On 03/09/16 19:49, Mangefeste, Tony wrote:

> I. Defect & Issue Tracking

> There are several topics we're investigating, and your input is appreciated:

First of all, thank you very much for going forward with Bugzilla!

> * Considering tying the Bugzilla login to GitHub using GitHub as the
> provider.  This would mean that anyone wishing to submit an item into
> BZ would require a GitHub account.

I vote against this. I find 3rd party authentication providers insecure.
While I find Single Sign On extremely useful (and also secure) in a
single, centrally managed organization, GitHub and the edk2 Bugzilla (to
be operated by Intel) are separate entities.

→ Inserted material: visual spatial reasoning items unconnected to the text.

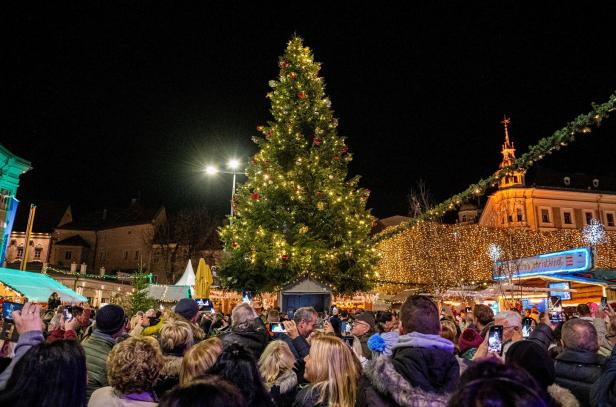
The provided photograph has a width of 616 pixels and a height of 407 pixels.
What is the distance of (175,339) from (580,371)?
13.9 feet

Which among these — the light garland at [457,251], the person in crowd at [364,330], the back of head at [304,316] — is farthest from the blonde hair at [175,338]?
the light garland at [457,251]

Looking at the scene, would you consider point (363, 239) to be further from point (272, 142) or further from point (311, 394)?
point (311, 394)

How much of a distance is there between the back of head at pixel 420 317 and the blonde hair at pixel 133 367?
203cm

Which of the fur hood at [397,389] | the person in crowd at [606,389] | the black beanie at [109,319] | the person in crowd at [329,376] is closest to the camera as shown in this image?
the fur hood at [397,389]

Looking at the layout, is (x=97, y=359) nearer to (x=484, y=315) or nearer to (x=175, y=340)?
(x=175, y=340)

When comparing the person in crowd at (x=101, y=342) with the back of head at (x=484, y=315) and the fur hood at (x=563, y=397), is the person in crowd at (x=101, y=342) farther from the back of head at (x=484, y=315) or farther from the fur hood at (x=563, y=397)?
the back of head at (x=484, y=315)

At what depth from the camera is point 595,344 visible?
4582mm

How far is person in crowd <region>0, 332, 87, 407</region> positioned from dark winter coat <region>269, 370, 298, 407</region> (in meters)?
1.87

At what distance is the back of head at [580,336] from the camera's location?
4559 mm

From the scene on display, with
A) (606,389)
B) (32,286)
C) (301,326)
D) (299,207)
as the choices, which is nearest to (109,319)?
(301,326)

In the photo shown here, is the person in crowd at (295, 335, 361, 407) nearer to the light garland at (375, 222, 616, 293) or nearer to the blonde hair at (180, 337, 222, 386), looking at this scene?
the blonde hair at (180, 337, 222, 386)

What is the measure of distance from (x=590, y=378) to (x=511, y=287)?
18298mm

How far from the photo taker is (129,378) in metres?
3.56

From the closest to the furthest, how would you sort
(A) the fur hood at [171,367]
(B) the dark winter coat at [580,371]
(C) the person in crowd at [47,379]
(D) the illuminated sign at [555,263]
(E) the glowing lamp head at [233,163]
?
(C) the person in crowd at [47,379] < (B) the dark winter coat at [580,371] < (A) the fur hood at [171,367] < (D) the illuminated sign at [555,263] < (E) the glowing lamp head at [233,163]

A breach of GitHub could lead to a breach of the Bugzilla, and leakage
of sensitive data (private comments, private bugs, private attachments).

Downtime of GitHub would prevent us from logging into Bugzilla.

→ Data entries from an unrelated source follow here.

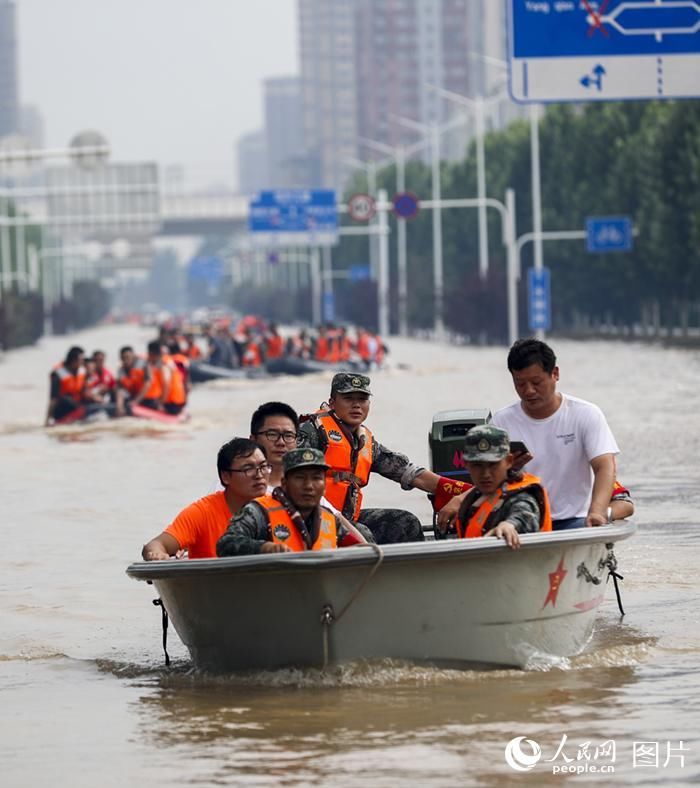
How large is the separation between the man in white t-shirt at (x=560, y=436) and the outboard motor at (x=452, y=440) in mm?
1276

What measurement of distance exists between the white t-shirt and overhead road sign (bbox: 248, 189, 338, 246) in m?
76.0

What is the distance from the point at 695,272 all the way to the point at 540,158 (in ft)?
63.4

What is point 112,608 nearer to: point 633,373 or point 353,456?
point 353,456

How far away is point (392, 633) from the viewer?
10.4m

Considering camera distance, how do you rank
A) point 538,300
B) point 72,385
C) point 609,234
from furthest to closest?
point 609,234 → point 538,300 → point 72,385

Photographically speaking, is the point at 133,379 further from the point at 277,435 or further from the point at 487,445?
the point at 487,445

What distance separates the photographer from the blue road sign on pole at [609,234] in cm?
7156

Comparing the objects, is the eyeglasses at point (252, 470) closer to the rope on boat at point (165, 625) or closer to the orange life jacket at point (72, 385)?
the rope on boat at point (165, 625)

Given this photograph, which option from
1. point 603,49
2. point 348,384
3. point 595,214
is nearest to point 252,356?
point 603,49

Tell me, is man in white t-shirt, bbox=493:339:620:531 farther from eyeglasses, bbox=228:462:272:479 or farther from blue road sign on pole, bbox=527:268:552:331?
blue road sign on pole, bbox=527:268:552:331

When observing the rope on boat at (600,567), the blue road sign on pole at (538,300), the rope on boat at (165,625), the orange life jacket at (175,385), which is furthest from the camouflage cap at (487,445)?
the blue road sign on pole at (538,300)

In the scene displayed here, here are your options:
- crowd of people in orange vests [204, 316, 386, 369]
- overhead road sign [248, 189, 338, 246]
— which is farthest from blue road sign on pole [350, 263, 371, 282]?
crowd of people in orange vests [204, 316, 386, 369]

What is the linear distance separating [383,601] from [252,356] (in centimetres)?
4191

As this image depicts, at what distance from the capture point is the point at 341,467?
1160 centimetres
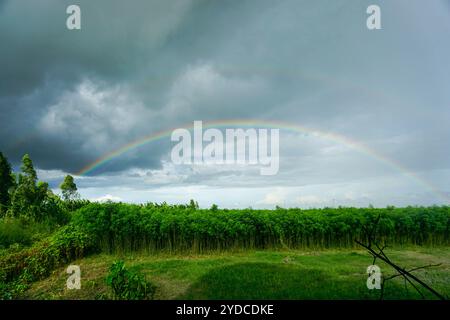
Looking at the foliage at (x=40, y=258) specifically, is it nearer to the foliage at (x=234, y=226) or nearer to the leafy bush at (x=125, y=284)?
the foliage at (x=234, y=226)

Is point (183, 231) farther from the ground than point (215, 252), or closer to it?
farther from the ground

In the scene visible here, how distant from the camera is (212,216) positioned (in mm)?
11898

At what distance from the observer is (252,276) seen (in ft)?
26.5

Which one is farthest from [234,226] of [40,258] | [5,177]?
[5,177]

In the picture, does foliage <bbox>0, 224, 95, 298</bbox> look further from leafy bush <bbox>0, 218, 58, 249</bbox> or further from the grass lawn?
leafy bush <bbox>0, 218, 58, 249</bbox>

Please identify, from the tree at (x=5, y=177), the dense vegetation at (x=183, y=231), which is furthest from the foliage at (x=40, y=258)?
the tree at (x=5, y=177)

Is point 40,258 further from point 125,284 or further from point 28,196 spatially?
point 28,196

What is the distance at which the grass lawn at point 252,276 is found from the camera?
6.95m

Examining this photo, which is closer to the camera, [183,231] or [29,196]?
[183,231]

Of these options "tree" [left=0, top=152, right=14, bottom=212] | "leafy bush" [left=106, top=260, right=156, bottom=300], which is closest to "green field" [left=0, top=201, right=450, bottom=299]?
"leafy bush" [left=106, top=260, right=156, bottom=300]
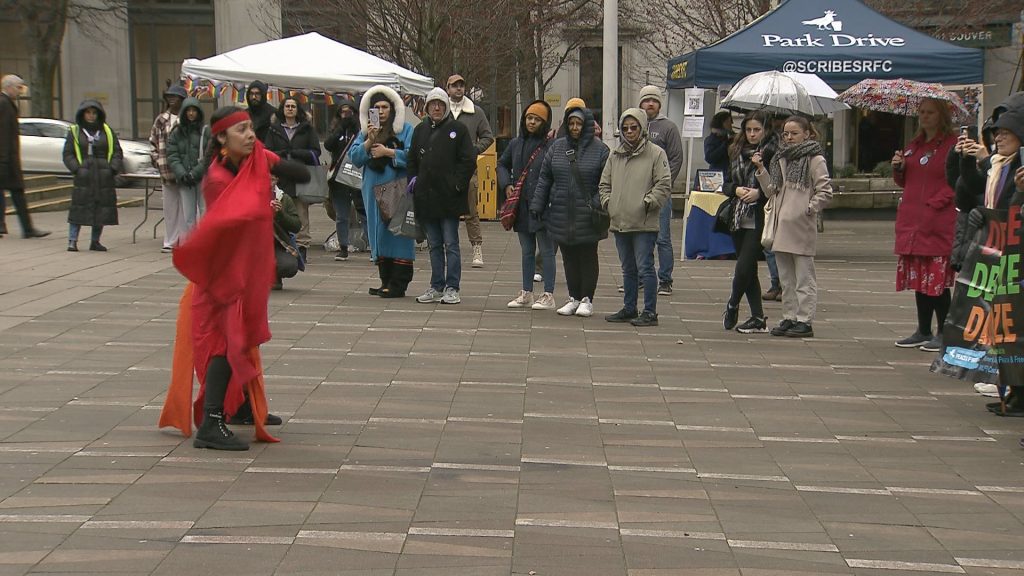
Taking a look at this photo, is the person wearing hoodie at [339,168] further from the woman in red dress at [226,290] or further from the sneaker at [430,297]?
the woman in red dress at [226,290]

Modern browsers have built-in password managers. The practice I
generally follow is to have a unique, complex, machine-generated
password for every public-facing website, and to store those in a
reliable password manager (behind a very strong master password of coruse).

--*--

Another practical remark: I insist on having access to the personal
email addresses of people who report bugs, for two reasons.

Less importantly, I want to be able to contact them in email, outside of
bugzilla (they might have some files I need for debugging, but their
data is too sensitive or too big to attach to the bug).

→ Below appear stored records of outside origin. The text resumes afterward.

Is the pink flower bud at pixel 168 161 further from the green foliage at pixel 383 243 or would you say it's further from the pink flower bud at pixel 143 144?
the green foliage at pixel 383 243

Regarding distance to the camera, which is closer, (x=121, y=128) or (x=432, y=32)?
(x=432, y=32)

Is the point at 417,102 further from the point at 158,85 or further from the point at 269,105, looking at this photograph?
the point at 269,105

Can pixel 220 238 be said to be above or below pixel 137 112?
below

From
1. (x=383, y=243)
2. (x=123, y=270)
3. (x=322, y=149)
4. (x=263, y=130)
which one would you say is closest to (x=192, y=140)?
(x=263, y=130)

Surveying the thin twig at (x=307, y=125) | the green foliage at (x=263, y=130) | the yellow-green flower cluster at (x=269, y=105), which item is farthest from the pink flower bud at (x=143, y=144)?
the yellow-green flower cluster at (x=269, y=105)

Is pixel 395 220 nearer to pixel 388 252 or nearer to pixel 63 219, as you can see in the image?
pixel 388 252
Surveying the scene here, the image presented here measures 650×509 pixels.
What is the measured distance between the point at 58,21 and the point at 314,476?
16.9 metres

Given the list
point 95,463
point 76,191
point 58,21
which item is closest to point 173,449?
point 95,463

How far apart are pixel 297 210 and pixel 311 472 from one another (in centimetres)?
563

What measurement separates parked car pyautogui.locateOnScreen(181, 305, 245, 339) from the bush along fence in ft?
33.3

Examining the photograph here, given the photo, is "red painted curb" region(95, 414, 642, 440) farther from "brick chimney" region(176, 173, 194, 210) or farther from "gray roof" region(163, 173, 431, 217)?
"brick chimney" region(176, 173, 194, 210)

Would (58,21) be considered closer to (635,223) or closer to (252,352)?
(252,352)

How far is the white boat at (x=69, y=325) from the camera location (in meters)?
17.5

More importantly, if I write patches for a BZ entry (bug or feature
request), I always CC the reporter on the patches. Now, purely for
informing the reporter about the patches, my "other" best practice would
suffice in itself -- that best practice being: I link every patch
submisson from the mailing list archive immediately into the bug --, but
the main goal is that I want his/her testing feedback. For that the
reporter should be able to build my patches, hence I CC him/her
directly. Therefore I need his/her email address on the bug.

Fishing the emails of reporters out of GitHub's issue tracker has been a
pain. One clicks the "@reporter_nick" style link in the discussion, and
hopes that the reporter's profile page lists his/her email address
publicly. If it doesn't, then I have to ask for it in the tracker entry
explicitly, or I can try googling it.

Bugzilla normally gives me the email addresses of all commenters on the
bug automatically, and so it should be.

(Example: my profile page <https://github.com/lersek/> does not list my
email address either. Why? Because I don't like spam, and my email is
trivially googleable for humans, from my name & employer. The point with
Bugzilla is that it only exposes email addresses to logged in users (no
bots), but then logged in users do get all the addresses without further
obstacles.)

I'm worried that if GitHub provided the authentication for Bugzilla, it
could withhold email addresses from Bugzilla, and break the above use case.